Undersanding Map and Reduce function
Understand Responsibility of map and reduce function The pseudocode are as follow
Map
1
Map("I am potato I am chick") -> [{"I",1},{"am",1},{"potato","1"},{"I",1},{"am",1},{"chick",1}]
Reduce
1
Reduce({"I",1},{"am",1},{"potato","1"},{"I",1},{"am",1},{"chick",1}) -> [{"I",2},{"am",2},{"potato","1"},{"chick",1}]
Understanding intermediate files
Quotes from paper:
Periodically, the buffered pairs are written to local disk, partitioned into R regions by the partitioning function.
When I first read this line, I thought it meant that there would be a total of R intermediate files. However, upon further examination, I realized that it actually meant that each map task creates R intermediate files.
When a reduce worker has read all intermediate data, it sorts it by the intermediate keys so that all occurrences of the same key are grouped together
Initially, I thought this meant that each worker would need to read ALL the data and sort it, which didn’t make much sense. But after figuring out the actual meaning of the line, I gained a better understanding of the MapReduce system.
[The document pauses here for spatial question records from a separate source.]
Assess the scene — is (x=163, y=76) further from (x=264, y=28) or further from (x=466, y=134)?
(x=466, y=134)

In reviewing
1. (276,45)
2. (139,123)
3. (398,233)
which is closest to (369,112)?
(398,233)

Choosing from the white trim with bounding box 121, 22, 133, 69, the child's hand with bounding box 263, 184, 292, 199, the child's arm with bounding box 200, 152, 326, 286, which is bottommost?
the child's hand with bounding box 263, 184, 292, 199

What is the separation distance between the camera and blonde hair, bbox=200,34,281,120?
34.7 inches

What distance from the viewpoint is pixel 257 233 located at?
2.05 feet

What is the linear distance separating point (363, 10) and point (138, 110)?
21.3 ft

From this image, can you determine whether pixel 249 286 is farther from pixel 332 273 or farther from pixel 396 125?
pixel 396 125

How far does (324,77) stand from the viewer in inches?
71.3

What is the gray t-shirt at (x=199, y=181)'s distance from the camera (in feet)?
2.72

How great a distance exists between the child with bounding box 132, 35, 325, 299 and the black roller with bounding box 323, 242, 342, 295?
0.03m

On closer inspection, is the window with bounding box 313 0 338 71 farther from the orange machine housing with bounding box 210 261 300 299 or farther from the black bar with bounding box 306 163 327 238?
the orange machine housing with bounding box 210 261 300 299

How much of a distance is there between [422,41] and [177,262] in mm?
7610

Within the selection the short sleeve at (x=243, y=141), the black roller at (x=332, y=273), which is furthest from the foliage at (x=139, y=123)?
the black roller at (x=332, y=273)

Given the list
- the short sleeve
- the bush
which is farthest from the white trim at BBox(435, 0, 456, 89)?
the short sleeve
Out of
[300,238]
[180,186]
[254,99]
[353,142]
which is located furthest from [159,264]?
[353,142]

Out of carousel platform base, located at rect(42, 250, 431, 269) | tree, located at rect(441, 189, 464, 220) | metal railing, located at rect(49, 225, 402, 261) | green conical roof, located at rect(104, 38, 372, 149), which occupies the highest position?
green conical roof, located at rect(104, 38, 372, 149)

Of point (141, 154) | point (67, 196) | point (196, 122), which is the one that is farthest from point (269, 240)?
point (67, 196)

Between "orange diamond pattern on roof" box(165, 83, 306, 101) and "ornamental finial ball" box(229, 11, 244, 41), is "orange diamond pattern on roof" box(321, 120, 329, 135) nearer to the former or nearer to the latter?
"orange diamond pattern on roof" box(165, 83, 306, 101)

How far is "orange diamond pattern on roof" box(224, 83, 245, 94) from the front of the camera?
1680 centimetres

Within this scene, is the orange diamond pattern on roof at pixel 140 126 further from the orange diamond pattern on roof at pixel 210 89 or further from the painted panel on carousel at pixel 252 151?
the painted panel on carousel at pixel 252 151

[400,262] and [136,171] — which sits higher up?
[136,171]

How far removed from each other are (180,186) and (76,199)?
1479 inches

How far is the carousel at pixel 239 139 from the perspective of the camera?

For example, consider a scenario where there are 8 input files and a total of 10 reduce tasks. In this case, there should be at least 8 map tasks, each of which creates 10 intermediate files, resulting in a total of 80 intermediate files. I will discuss more in the following.
Hashing
hash function provide by lab
1
2
3
4
5
6
7
// use ihash(key) % NReduce to choose the reduce
// task number for each KeyValue emitted by Map.
func ihash(key string) int {
h := fnv.New32a()
h.Write([]byte(key))
return int(h.Sum32() & 0x7fffffff)
}
Declare filename of intermediate file
1
ifilename := fmt.Sprintf("mr-%d-%d", w.Task.TaskId, i)
The reason that a worker need to create R (Total number of reduce task) is to ensure that the same word in different files will be processed during the same reduce task. Using the above example of 8 input files and a total of 10 reduce tasks, the same word appearing in multiple files will be placed into the same segment by having the same last digit in the filename, such as mr-x-z and mr-y-z. The distribution is handled by the hash function.
System Design
Fault-tolerance
Map-reduce system allows failure for worker but not master. So it is a bit simpler as I just need to handle fault tolerance for worker.I think of 2 solution to handle fault tolerance, one is keeping a heart beat message to make sure the worker are still working, another which I chosen to implement is a resend if timeout.
1
2
3
4
if c.taskTrackers[i].status != 2 && //the task is not done
time.Now().Sub(c.taskTrackers[i].start) > 10 * time.Duration( math.Max(float64(c.taskTrackers[i].Redistribute),float64(1))) * time.Second {
//resend
}
Eventhough the lab mentioned keeping the resend timeout as 10s will be enough, I impleement a resend timeout calculation of 10s * times of distribution to make sure the resend happen dues to failure instead of it really does need more than 10s to handle the task
Worker-ID
I originally did thought of implementing a worker registry system and distribute an ID before it start work, but it seems a bit redundant as long as the master could keep track the status of task will be good enough. (A task-based implementation instead of worker-based implementation)
Thoughts/ What I learned
It is quite surprising that when I realized the map-reduce system involves a single point of Failure which the whole system will be out of service when the master is in a failure. This also make me realize the strength of raft algorithm as it could still work as long as there are still n/2+1 server instance working in the system.